__Extracted text__

Laura Ingalls Wilder was an American writer best known for her series of autobiographical children's novels, the Little House on the Prairie books. Published between 1932 and 1943, the series chronicles her childhood experiences of pioneer and farm life in the late 19th century across the Midwestern United States. Her work, shaped in collaboration with her daughter Rose Wilder Lane, became a foundational part of American literature and inspired a popular NBC television adaptation. Wilder's writings have been celebrated for their depiction of American frontier life, though they have also been subject to modern critique regarding their portrayal of Native Americans and settlement.

Early life and family

Laura Elizabeth Ingalls was born in a log cabin in Pepin County, Wisconsin, to Charles Ingalls and Caroline Ingalls. Her early years were defined by the family's frequent moves westward, following opportunities and facing hardships on the American frontier. The family lived in Independence, Kansas, Walnut Grove, Minnesota, and De Smet, South Dakota, where her father worked as a farmer, carpenter, and storekeeper. These formative experiences, including surviving locust plagues and brutal winters on the Dakota Territory prairie, provided the primary material for her later fiction. In 1885, she married homesteader Almanzo Wilder in De Smet, and their early married life was marked by personal tragedy, including the loss of their infant son and the destruction of their farm by fire and drought.

__Exercises__
a) According to the text on Laura Ingalls Wilder, in which years were the Little House on the Prairie books published?
b) Resume the text on Laura Ingalls Wilder, picking up right after its last sentence.

__Data supplied__
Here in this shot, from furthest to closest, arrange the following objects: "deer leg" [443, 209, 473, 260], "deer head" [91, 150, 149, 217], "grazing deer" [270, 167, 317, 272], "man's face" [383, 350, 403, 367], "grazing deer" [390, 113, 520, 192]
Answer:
--
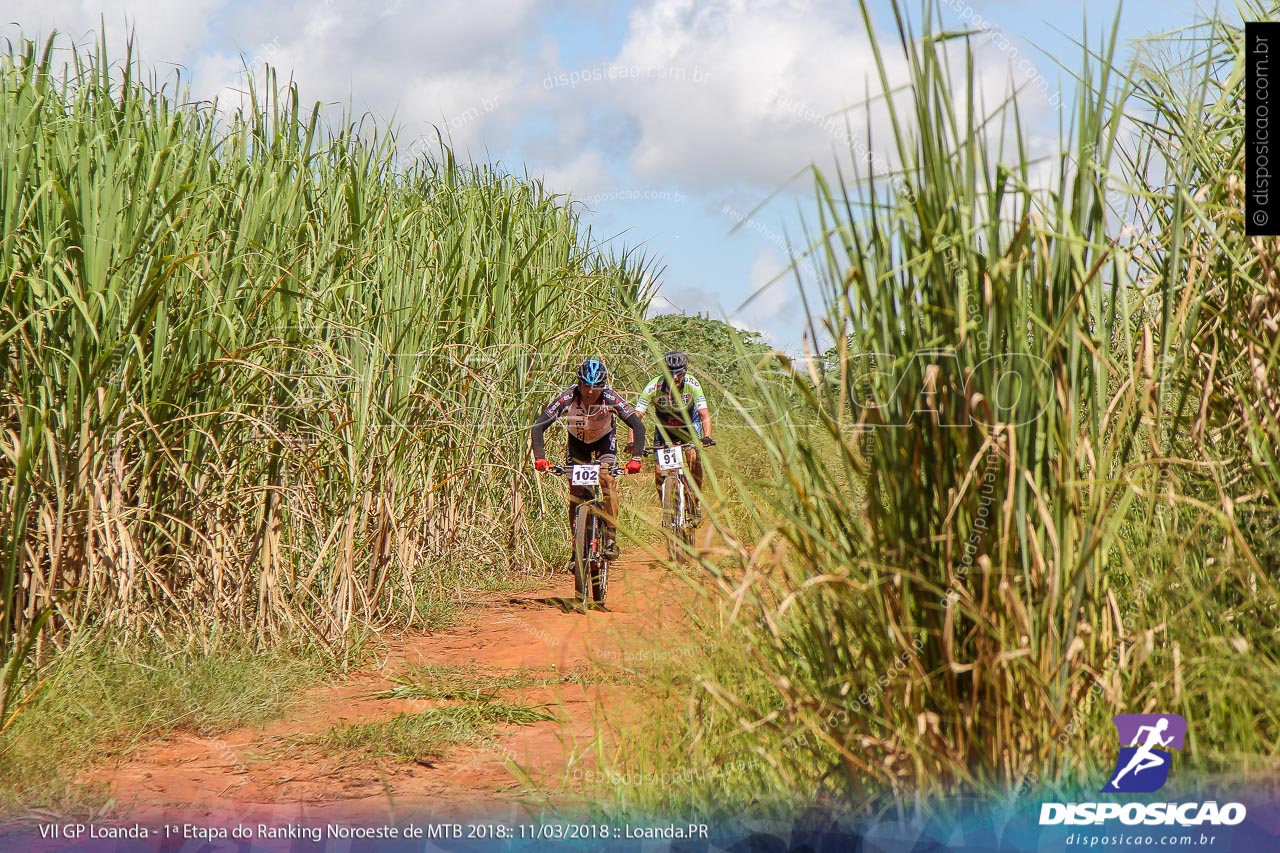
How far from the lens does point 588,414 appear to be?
--
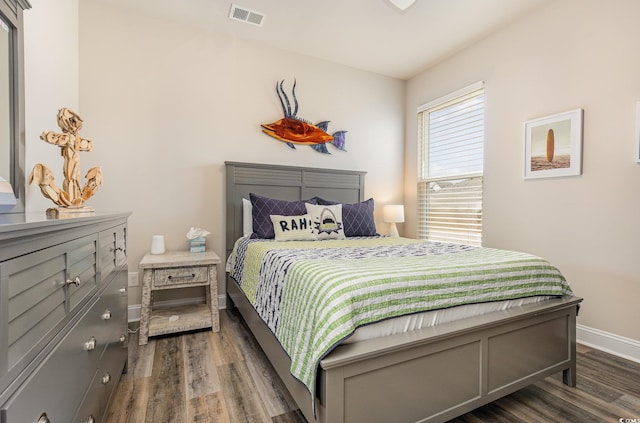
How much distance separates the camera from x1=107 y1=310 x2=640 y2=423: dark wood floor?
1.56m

__Responses per task__
a) Between 1932 and 1943.

b)
Writing career

Wilder began her professional writing career later in life, initially contributing columns to the Missouri Ruralist and other farm journals. Her essays offered practical advice and reflections on rural life and women's roles in early 20th-century America. The encouragement of her daughter, the established writer and journalist Rose Wilder Lane, was pivotal in transitioning her mother's recollections into narrative form. Lane played a significant editorial role in shaping Wilder's manuscripts for publication, helping to refine the prose and narrative structure. This collaboration resulted in the publication of Wilder's first book at age 65, launching her second career as a novelist.

The Little House series

The core of Wilder's literary output is the eight-book Little House on the Prairie series, published by Harper & Brothers. The series begins with Little House in the Big Woods (1932) and follows her family's life through titles like Farmer Boy (1933), On the Banks of Plum Creek (1937), and concludes with These Happy Golden Years (1943). A ninth book, The First Four Years, detailing her early marriage, was published posthumously. The books blend autobiographical detail with literary crafting, presenting an idealized yet often starkly realistic vision of pioneer self-sufficiency, family bonds, and encounters with the expanding frontier. The stories are set against significant historical contexts, including the Homestead Act of 1862 and the settlement of the Great Plains.

Legacy and cultural impact

Wilder's work has had a profound and enduring impact on American culture and children's literature. The Little House series has sold millions of copies worldwide, been translated into dozens of languages, and inspired the long-running television series Little House on the Prairie starring Michael Landon. Numerous historic sites, including the Laura Ingalls Wilder Historic Home and Museum in Mansfield, Missouri, and the Laura Ingalls Wilder Museum in Walnut Grove, Minnesota, are dedicated to her life. The American Library Association presents a lifetime achievement award named in her honor, the Laura Ingalls Wilder Medal, though it was renamed in 2018 due to concerns about racial stereotypes in her work. This reflects ongoing scholarly and public debate about the series' complex legacy regarding Manifest Destiny and settler colonialism.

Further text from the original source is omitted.